=== Page text ===
-- START --

Speedup by using external BLAS/LAPACK with CmdStan and CmdStanR/Py

avehtari · November 26, 2021, 6:59pm

I should have been doing something else, but here goes

1. Introduction

different BLAS / LAPACK libraries introduce another non-reproducibility issue, as the computations are not bit by bit the same
To get MKL to work with, e.g. Cholesky, liblapacke needs to be replaced with MKL. Instead of at linking time selecting which library to use, Linux systems allow alternatives that can easily change which library is used to present common libraries. To get MKL and OpenBLAS to work better you need to set them as alternatives for liblapacke, which needs a bit of work. Or you can replace -llapacke with -openblas or -lmkl_rt at linking time.
to get a significant speed improvent, there needs to be big matrix operations, e.g. matrix-matrix-products (handled by BLAS) or Cholesky (or QR, SVD, etc, handled by LAPACK)
it is likely that the profiler can be used to find the cases where big matrix operations dominate the target computation
these are easy to test as this doesn’t require changes to the code (like sum_reduce parallelization requires)
I tested with several models, but nothing really slow that would take hours or days, but these already give a good idea when this is likely to be useful and when not.

2. normal linear regression with N=1e4, p=100

2.1. Stan code with `y ~ normal(alpha + x*beta, sigma);`

Eigen without march/mtune: 24s
Eigen: 20s
OpenBLAS: 17s
OpenBLAS w. 2 threads: 12s
MKL: 20s
MKL w. 2 threads: 16s

Small 15% time reduction using OpenBLAS, and with two threads 40% improvement. MKL doesn’t provide any time reduction and only 20% time reduction with two threads.

-- END --

=== Source data ===
-- START --

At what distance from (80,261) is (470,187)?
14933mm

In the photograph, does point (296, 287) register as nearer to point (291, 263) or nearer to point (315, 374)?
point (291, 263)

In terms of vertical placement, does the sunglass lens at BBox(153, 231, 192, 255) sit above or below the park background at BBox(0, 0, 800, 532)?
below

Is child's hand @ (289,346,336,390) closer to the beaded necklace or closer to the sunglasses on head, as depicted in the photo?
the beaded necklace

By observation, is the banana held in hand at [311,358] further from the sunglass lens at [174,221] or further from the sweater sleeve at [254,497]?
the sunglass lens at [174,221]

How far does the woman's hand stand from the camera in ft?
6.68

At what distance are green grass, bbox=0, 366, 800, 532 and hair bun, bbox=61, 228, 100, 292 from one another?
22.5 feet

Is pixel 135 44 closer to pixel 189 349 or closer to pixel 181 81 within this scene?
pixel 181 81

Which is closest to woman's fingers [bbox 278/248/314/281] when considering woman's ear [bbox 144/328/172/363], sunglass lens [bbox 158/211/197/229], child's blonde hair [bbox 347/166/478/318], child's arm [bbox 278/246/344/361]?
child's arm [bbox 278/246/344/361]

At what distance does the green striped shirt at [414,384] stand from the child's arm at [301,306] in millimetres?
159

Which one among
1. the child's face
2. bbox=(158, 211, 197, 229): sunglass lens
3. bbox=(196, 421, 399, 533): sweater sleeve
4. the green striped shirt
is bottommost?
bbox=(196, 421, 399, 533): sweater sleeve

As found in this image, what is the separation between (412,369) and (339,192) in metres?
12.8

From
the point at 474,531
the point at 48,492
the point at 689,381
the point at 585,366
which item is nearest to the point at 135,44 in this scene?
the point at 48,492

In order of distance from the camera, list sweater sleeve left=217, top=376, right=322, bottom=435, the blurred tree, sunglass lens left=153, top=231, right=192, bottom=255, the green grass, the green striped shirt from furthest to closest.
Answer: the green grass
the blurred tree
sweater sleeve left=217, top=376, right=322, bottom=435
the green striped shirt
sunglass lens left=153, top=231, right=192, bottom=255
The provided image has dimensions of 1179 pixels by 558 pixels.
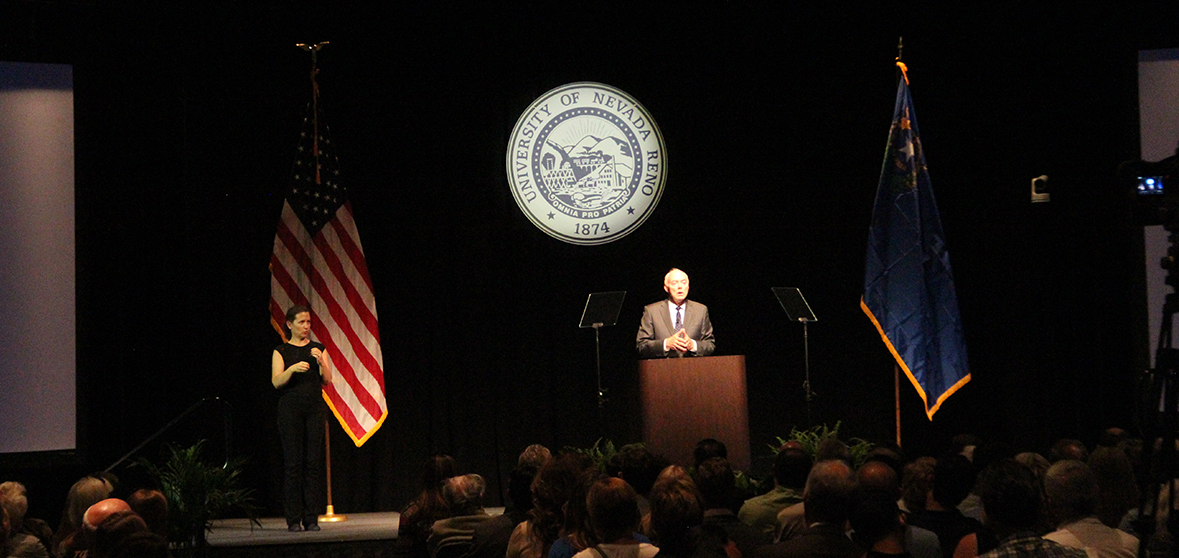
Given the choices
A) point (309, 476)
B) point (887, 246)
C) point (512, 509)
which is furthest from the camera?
point (887, 246)

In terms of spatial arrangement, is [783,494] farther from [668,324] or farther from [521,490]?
[668,324]

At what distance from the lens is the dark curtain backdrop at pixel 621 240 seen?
8469 mm

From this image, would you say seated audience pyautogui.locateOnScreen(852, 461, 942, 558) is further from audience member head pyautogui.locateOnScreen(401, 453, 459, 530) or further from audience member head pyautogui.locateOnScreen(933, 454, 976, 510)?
audience member head pyautogui.locateOnScreen(401, 453, 459, 530)

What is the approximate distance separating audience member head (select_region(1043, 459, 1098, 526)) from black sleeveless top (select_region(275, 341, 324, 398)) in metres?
Result: 5.01

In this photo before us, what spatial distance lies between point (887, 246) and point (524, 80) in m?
2.90

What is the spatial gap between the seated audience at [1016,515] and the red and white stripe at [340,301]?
572cm

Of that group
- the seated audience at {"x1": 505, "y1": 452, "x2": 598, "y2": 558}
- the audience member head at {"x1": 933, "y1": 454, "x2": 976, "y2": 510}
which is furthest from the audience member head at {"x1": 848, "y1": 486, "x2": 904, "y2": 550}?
the seated audience at {"x1": 505, "y1": 452, "x2": 598, "y2": 558}

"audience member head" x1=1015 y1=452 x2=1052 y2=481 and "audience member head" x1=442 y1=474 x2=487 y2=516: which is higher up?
"audience member head" x1=1015 y1=452 x2=1052 y2=481

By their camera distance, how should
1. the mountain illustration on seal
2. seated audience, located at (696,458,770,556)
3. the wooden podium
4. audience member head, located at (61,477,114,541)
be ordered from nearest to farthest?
seated audience, located at (696,458,770,556) → audience member head, located at (61,477,114,541) → the wooden podium → the mountain illustration on seal

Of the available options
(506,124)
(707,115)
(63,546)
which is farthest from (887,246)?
(63,546)

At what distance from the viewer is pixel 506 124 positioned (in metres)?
8.89

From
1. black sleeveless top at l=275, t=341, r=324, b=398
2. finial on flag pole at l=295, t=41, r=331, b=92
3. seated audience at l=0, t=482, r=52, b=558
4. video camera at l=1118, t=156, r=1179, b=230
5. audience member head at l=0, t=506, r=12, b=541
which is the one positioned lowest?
seated audience at l=0, t=482, r=52, b=558

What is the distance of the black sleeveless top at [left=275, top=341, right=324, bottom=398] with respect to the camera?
7402mm

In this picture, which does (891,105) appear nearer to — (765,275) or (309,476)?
(765,275)
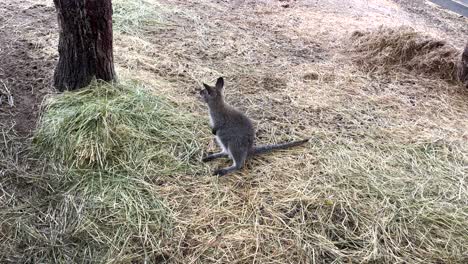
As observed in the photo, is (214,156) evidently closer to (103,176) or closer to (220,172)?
(220,172)

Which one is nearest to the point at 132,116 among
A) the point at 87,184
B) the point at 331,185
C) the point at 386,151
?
the point at 87,184

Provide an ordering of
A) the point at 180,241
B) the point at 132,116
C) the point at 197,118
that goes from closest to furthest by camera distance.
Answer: the point at 180,241
the point at 132,116
the point at 197,118

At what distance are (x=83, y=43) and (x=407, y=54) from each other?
383cm

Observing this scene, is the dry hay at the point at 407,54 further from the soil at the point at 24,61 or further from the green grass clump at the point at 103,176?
the soil at the point at 24,61

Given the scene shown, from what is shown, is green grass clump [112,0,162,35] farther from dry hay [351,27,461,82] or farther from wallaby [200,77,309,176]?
dry hay [351,27,461,82]

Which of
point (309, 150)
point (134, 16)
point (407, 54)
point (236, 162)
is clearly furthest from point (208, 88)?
point (407, 54)

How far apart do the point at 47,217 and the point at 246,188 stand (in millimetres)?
1341

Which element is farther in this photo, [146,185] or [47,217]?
[146,185]

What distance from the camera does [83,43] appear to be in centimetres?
335

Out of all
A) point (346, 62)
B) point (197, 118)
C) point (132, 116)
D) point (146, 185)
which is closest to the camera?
point (146, 185)

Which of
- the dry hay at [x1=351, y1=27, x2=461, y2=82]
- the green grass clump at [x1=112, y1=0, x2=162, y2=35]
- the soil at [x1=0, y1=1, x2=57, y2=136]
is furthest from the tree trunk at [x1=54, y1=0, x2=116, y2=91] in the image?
the dry hay at [x1=351, y1=27, x2=461, y2=82]

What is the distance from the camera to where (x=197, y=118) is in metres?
3.59

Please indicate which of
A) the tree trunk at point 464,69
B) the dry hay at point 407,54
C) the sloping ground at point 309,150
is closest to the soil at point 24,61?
the sloping ground at point 309,150

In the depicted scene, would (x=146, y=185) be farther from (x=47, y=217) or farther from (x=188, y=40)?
(x=188, y=40)
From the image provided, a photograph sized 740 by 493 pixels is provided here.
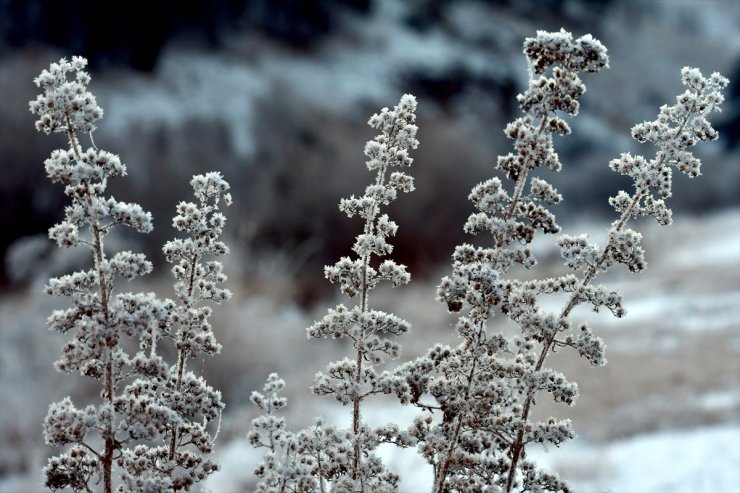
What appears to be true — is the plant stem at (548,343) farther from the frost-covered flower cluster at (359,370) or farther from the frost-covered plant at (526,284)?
the frost-covered flower cluster at (359,370)

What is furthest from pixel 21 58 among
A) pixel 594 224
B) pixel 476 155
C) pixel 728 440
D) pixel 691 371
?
pixel 728 440

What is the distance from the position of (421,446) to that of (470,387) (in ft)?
0.65

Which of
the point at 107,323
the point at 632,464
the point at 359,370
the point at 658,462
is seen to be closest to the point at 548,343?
the point at 359,370

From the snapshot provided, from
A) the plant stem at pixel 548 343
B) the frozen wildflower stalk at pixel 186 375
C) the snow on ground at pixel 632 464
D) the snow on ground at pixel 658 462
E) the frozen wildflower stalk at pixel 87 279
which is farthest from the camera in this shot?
the snow on ground at pixel 632 464

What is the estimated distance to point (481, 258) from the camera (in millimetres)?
1933

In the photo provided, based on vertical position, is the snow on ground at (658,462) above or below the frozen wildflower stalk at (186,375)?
above

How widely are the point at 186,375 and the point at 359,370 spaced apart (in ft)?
1.54

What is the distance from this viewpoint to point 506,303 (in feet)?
6.05

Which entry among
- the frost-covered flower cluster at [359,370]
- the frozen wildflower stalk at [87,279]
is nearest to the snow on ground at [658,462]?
the frost-covered flower cluster at [359,370]

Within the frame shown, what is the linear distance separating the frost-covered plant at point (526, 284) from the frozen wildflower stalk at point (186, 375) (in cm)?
53

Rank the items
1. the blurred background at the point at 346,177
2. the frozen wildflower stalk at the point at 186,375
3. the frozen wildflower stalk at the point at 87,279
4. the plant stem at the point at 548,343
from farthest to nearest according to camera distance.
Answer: the blurred background at the point at 346,177 < the plant stem at the point at 548,343 < the frozen wildflower stalk at the point at 186,375 < the frozen wildflower stalk at the point at 87,279

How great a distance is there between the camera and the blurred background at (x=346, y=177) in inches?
340

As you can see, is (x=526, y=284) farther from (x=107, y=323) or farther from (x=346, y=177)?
(x=346, y=177)

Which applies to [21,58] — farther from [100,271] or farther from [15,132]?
[100,271]
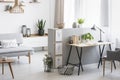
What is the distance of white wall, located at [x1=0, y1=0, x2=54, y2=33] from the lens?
821 centimetres

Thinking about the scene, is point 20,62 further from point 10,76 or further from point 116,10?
point 116,10

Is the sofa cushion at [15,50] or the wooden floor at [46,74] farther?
the sofa cushion at [15,50]

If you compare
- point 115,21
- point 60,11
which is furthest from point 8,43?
point 115,21

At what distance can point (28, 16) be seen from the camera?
8609mm

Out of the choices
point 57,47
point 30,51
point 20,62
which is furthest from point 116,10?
point 20,62

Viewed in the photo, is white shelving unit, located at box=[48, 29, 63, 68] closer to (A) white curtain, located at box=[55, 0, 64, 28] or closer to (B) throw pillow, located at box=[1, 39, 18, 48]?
(B) throw pillow, located at box=[1, 39, 18, 48]

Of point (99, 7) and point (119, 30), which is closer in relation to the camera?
point (119, 30)

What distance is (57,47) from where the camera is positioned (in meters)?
6.11

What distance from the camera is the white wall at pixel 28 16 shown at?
26.9 ft

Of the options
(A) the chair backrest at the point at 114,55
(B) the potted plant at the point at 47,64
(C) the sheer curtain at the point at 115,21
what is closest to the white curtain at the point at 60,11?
(C) the sheer curtain at the point at 115,21

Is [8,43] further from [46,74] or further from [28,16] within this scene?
[28,16]

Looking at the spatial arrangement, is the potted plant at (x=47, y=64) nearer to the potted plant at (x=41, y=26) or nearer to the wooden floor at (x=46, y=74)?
the wooden floor at (x=46, y=74)

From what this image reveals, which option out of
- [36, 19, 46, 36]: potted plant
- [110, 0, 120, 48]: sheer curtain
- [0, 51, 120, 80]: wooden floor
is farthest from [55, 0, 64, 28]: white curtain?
[0, 51, 120, 80]: wooden floor

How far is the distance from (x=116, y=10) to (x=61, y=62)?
6.50 ft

-- END --

=== Set tasks ===
**A)** Shorten the paragraph in the post on external BLAS/LAPACK that begins "To get MKL to work with" into a bulleted list that keeps its main facts.
**B)** Gather every line in the listing that contains the word "depicted".

=== Expected results ===
**A)**
- To make MKL work with operations such as Cholesky, liblapacke has to be replaced with MKL.
- Linux systems don't require choosing the library at linking time. They offer alternatives that make it easy to change which library serves as a common library.
- For MKL and OpenBLAS to work better, they need to be set as alternatives for liblapacke, which takes a bit of work.
- Another option is to replace -llapacke with -openblas or -lmkl_rt at linking time.

**B)**
Is child's hand @ (289,346,336,390) closer to the beaded necklace or closer to the sunglasses on head, as depicted in the photo?
In the depicted scene, would (x=146, y=185) be farther from (x=47, y=217) or farther from (x=188, y=40)?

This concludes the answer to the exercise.